:: INPUT ROWS ::

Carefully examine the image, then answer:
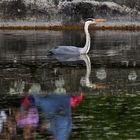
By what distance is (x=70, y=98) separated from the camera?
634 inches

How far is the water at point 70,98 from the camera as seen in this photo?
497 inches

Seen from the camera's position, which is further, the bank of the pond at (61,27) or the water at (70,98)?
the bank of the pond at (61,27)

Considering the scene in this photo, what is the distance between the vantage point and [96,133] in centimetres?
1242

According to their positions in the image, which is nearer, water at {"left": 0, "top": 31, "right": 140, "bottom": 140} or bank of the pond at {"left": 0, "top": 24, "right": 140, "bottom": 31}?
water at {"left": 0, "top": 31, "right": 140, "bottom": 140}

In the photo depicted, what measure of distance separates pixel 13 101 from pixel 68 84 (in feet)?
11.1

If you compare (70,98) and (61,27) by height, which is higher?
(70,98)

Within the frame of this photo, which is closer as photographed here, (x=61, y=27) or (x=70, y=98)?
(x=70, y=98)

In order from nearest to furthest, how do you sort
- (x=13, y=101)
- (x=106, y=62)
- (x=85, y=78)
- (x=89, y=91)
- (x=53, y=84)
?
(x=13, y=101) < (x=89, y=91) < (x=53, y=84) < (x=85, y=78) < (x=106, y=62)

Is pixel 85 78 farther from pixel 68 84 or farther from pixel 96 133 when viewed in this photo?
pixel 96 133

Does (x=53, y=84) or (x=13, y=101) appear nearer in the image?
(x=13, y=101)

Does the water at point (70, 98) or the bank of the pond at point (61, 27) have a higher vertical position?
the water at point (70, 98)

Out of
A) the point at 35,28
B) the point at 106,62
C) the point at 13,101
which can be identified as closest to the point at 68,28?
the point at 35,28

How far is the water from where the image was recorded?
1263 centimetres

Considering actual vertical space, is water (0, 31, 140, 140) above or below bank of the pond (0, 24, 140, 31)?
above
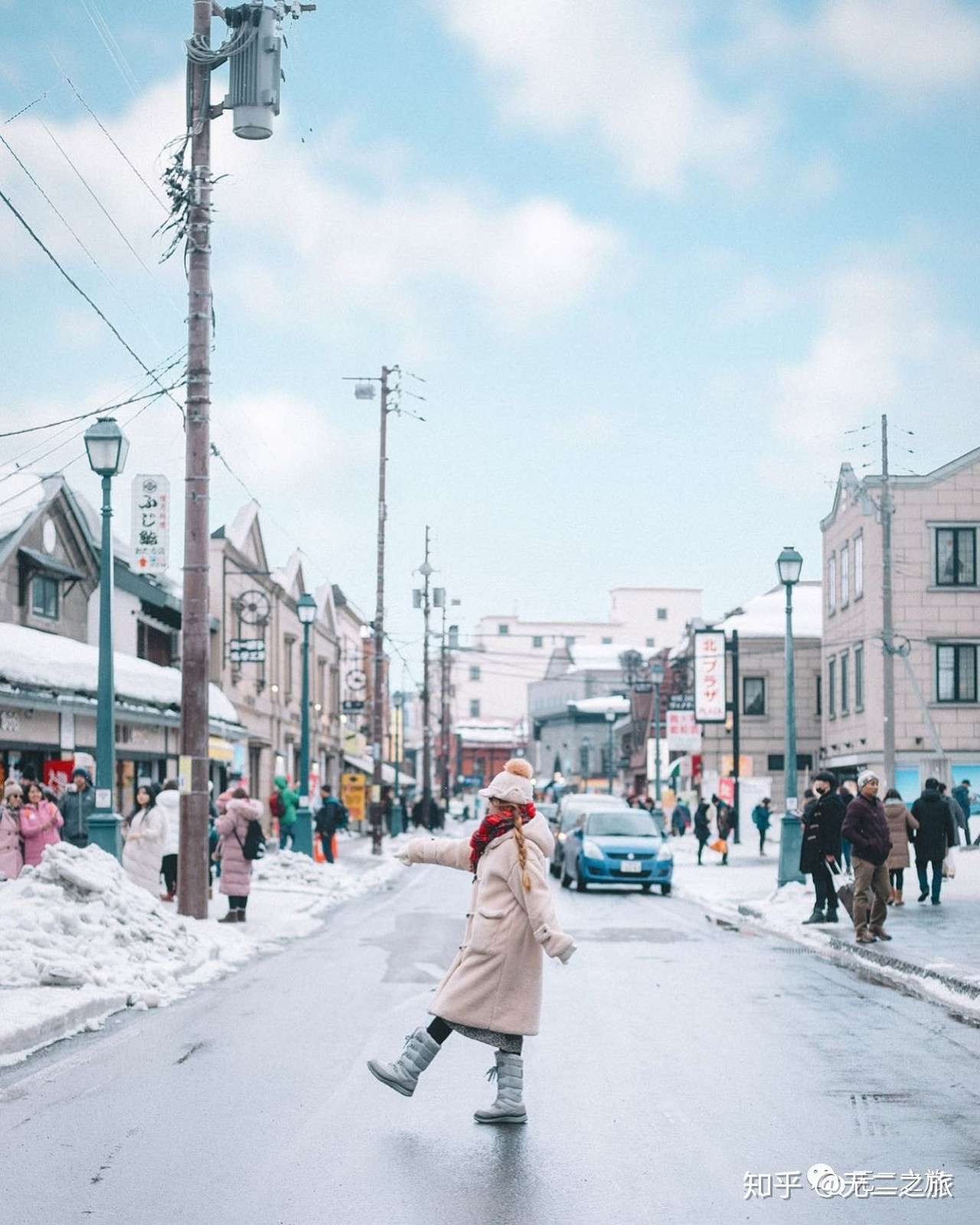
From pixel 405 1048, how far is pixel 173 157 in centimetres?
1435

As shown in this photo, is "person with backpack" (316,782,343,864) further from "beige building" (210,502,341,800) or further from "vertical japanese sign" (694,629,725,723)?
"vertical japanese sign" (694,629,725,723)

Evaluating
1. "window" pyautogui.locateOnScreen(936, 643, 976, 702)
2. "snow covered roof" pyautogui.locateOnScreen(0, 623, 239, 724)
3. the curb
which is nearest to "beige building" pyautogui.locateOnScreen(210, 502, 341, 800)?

:: BRIEF ::
Put every line of the entries above into a numbered list, dropping the blank lines and leaving the pictures out.

:: SOLUTION TO THE PROBLEM ::
1. Carefully examine the image, then answer:
2. By what distance is (x=70, y=98) separated from the camera?
3. 634 inches
4. How far is the water at point 70,98 from the camera as seen in this photo?
5. 497 inches
6. Seen from the camera's position, which is further, the bank of the pond at (61,27) or the water at (70,98)?
7. the bank of the pond at (61,27)
8. Considering the scene in this photo, what is the distance between the vantage point and [96,133] in centimetres?
9. 1242
10. According to their positions in the image, which is nearer, water at {"left": 0, "top": 31, "right": 140, "bottom": 140} or bank of the pond at {"left": 0, "top": 24, "right": 140, "bottom": 31}?
11. water at {"left": 0, "top": 31, "right": 140, "bottom": 140}
12. In the photo depicted, what measure of distance separates pixel 13 101 from pixel 68 84 (in feet)?
13. 11.1
14. If you compare (70,98) and (61,27) by height, which is higher?
15. (70,98)
16. Within the frame of this photo, which is closer as photographed here, (x=61, y=27) or (x=70, y=98)?
17. (x=70, y=98)
18. In order from nearest to furthest, how do you sort
19. - (x=13, y=101)
20. - (x=106, y=62)
21. - (x=85, y=78)
22. - (x=89, y=91)
23. - (x=53, y=84)
24. ?
25. (x=13, y=101) < (x=89, y=91) < (x=53, y=84) < (x=85, y=78) < (x=106, y=62)
26. Is pixel 85 78 farther from pixel 68 84 or farther from pixel 96 133 when viewed in this photo?
27. pixel 96 133
28. Does (x=53, y=84) or (x=13, y=101) appear nearer in the image?
29. (x=13, y=101)
30. Does the water at point (70, 98) or the bank of the pond at point (61, 27) have a higher vertical position?
31. the water at point (70, 98)
32. Out of
33. A) the point at 35,28
34. B) the point at 106,62
35. C) the point at 13,101
36. which can be identified as closest to the point at 68,28?
37. the point at 35,28
38. How far is the water from where the image was recorded?
39. 1263 centimetres
40. Considering actual vertical space, is water (0, 31, 140, 140) above or below bank of the pond (0, 24, 140, 31)?
41. above
42. From pixel 405 1048, how far is pixel 173 157 in centimetres?
43. 1435
44. As shown in this photo, is "person with backpack" (316,782,343,864) further from "beige building" (210,502,341,800) or further from "vertical japanese sign" (694,629,725,723)?
45. "vertical japanese sign" (694,629,725,723)
46. Evaluating
47. 1. "window" pyautogui.locateOnScreen(936, 643, 976, 702)
48. 2. "snow covered roof" pyautogui.locateOnScreen(0, 623, 239, 724)
49. 3. the curb
50. which is nearest to "beige building" pyautogui.locateOnScreen(210, 502, 341, 800)?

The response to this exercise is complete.